Complex indeed, but you perceive the utility.
The GAO also calls for utilizing a revised measure of geographic cost differences among states that "accounts for all components of healthcare costs" (my italics). These components would include the cost of the personnel who provide healthcare services, which represents the greatest share of costs, and varies between and within states.
This is so obviously important that you might ask why it isn't already being factored into Medicaid allocations. Indeed, I can see no reason not to use readily available national data to estimate average wages for healthcare personnel by state - data such as the Occupational Employment Statistics survey conducted by the federal Bureau of Labor Statistics.
Finally, the GAO says a truly accurate measure of state resources should account for all personal income, regardless of whether a state taxes the income or not.
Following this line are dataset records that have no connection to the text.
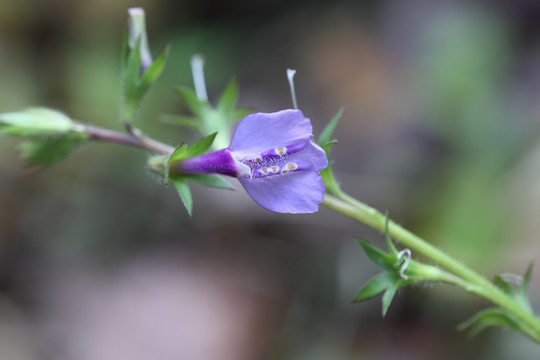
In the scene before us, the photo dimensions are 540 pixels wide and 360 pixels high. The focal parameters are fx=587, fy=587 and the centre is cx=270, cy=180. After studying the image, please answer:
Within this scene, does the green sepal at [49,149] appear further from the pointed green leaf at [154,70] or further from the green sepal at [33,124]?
the pointed green leaf at [154,70]

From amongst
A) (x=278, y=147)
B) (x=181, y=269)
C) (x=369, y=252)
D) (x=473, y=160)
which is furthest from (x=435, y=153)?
(x=278, y=147)

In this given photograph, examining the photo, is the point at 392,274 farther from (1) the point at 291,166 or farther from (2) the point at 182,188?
(2) the point at 182,188

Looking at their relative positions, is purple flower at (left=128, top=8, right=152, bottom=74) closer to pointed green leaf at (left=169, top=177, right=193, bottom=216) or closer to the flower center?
pointed green leaf at (left=169, top=177, right=193, bottom=216)

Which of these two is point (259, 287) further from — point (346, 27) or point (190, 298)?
point (346, 27)

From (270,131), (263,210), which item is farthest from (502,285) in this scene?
(263,210)

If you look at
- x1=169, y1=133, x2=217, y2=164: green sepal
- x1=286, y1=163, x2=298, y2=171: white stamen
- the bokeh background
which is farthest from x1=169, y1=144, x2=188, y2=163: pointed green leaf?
the bokeh background

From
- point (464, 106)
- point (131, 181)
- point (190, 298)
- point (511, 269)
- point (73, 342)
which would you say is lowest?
point (73, 342)
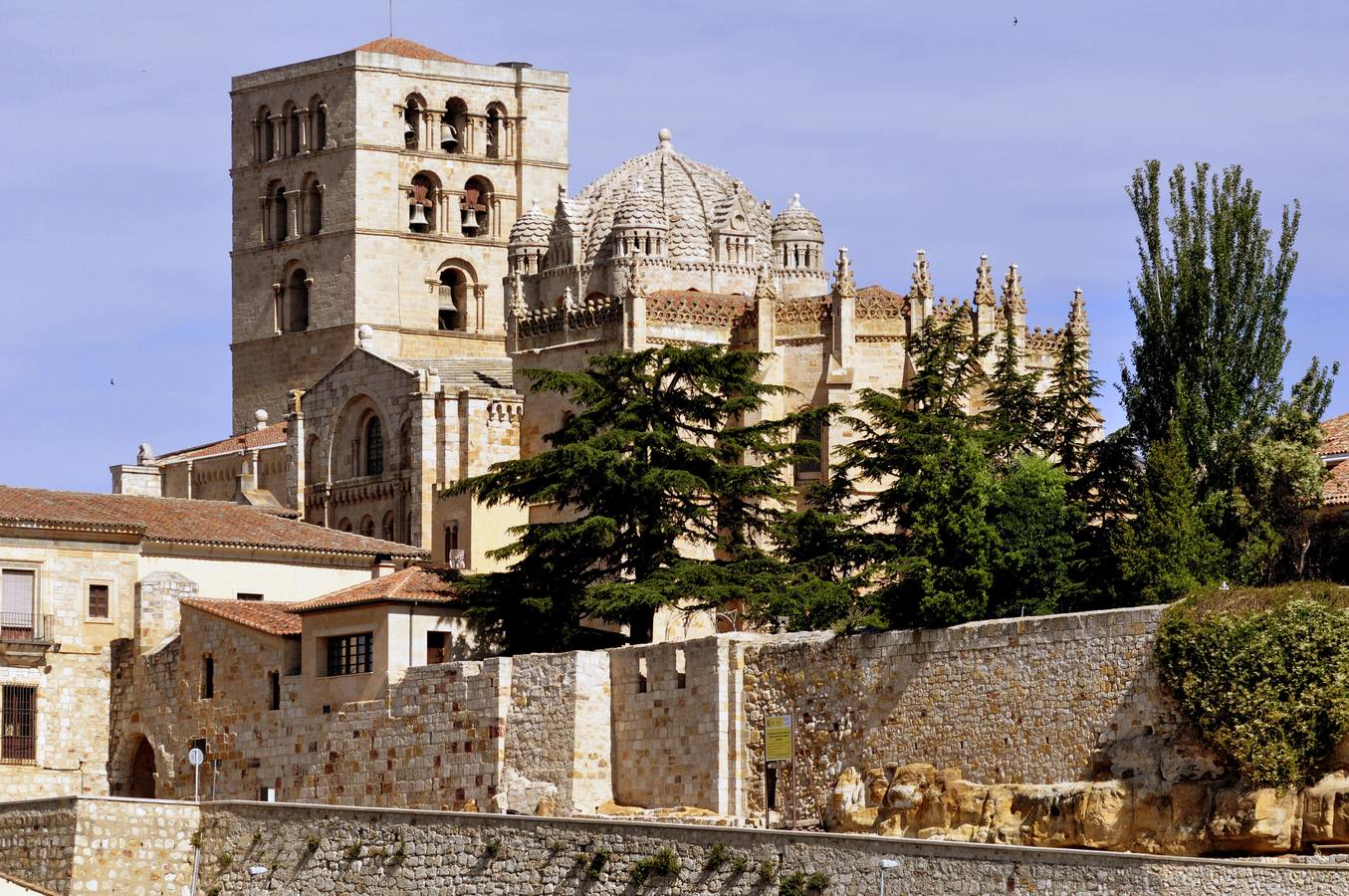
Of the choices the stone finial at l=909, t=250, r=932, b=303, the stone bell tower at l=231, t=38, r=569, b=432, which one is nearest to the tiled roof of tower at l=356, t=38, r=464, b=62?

This is a key insight, as PCI includes the personal income of state residents, but excludes other taxable income, such as undistributed corporate profits.
A more accurate assessment mechanism would be the Total Taxable Resources (TTR) measure, which is generated by the Department of the Treasury. The TTR contains the income included in PCI but also other significant sources of taxable income. Using the TTR to measure state resources would generate a much more equitable distribution of Medicaid dollars. For example, in 2010 the TTR measure of income was 42 percent larger on a per capita basis than PCI.
Don't let the numbers bore you. That was not my intention. On the contrary, the GAO report should excite us. For while the ideologically driven debate over whether states should expand Medicaid may be more entertaining, the GAO analysis of how Medicaid dollars are allocated is also serious business.
And if the recommendations were implemented, they could have a profound impact on how the nation makes most efficient use of healthcare resources directed to very vulnerable populations.